The diff algorithm is not used for searching, but for comparing two texts or two versions of the same document.
They took a ready-made implementation, from here… True, I had to add on top of it the calculation of the Levenshtein distance between the search query and the found substring and select the thresholds so that there were no completely wild options. As a result, our text search works clearly, quickly and in real time.
AR ruler in iOS version, or how to determine the size of a document without dancing with a tambourine
When we developed new features in FineScanner, we took into account the wishes of users. For example, they often need to print documents of not only the usual sizes (A4, A5, A6, business card), but also non-standard ones: leaflets, flyers, SNILS, etc. And with the printing of such files, difficulties arise: for example, the photo is stretched to the entire A4, although the original proportions are different.
The most common document sizes can be selected from a ready-made list in the appendix, there are 8 types of them. Any others – postcards, visas, etc. – can now be measured automatically. For this, we have integrated ARKit (line in augmented reality) into the new version of FineScanner for iOS. Apple API was used for its development. The ruler determines the physical size of the document in order to specify it in the properties and get it correctly displayed on paper when printed on a printer.
This is how it works:
How our business customers use FineScanner
Our B2C clients will be the first to try the new functionality, and businesses will start using the application a little later.

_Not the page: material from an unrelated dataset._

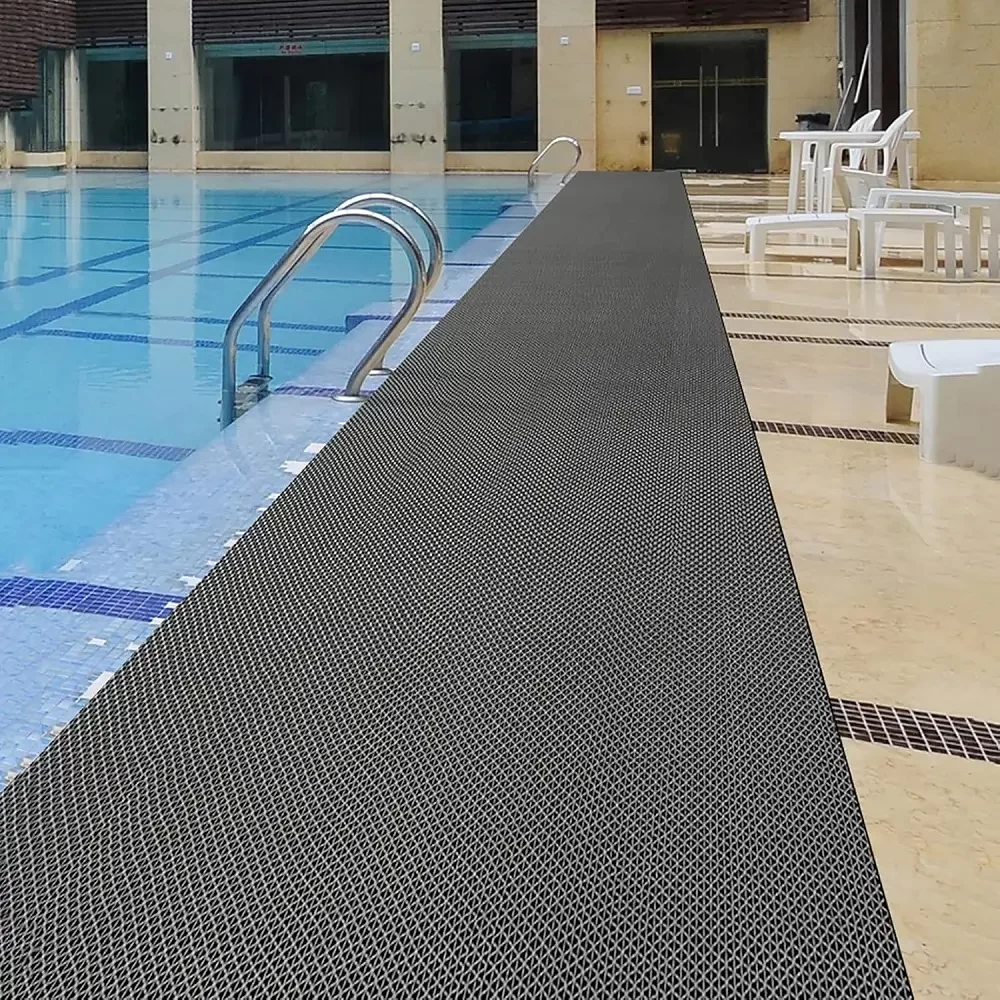 Swimming pool mat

This is primarily due to strict corporate security policies.
Our customers from large companies use their versions of ABBYY FineScanner under the control of various MDM platforms (Mobile Device Management, that is, solutions that allow you to configure the levels of protection of corporate information from unauthorized access and distribution, and also determine whether information stored on a mobile device will be available for third-party applications). For example, PwC audit or business consulting practitioners use a mobile scanner for fast digitization of any documents. During audits, they take photos of, for example, contracts or orders in just a few seconds, convert them to searchable PDF and send them to corporate repositories for additional verification and data analysis.
For the convenience of our customers, we are now preparing to release a version of FineScanner with support for the most popular MDM systems – Microsoft InTune, Mobile Iron, Workspace One and others.
For the future
We hope that the updated FineScanner will help simplify the tasks of digitizing and recognizing documents and books right on your smartphone, as well as quickly finding the files you need in the gallery and printing them.
We regularly collect user requests for FineScanner in order to understand how to develop the product further. According to our last survey, half of users send photographed documents to their own or another mail and continue to work with them on the computer, for example, print or store. Moreover, over 70% expect FineScanner to integrate with ABBYY FineReader PDF… It became interesting to us to find out what the Khabrovites think about it.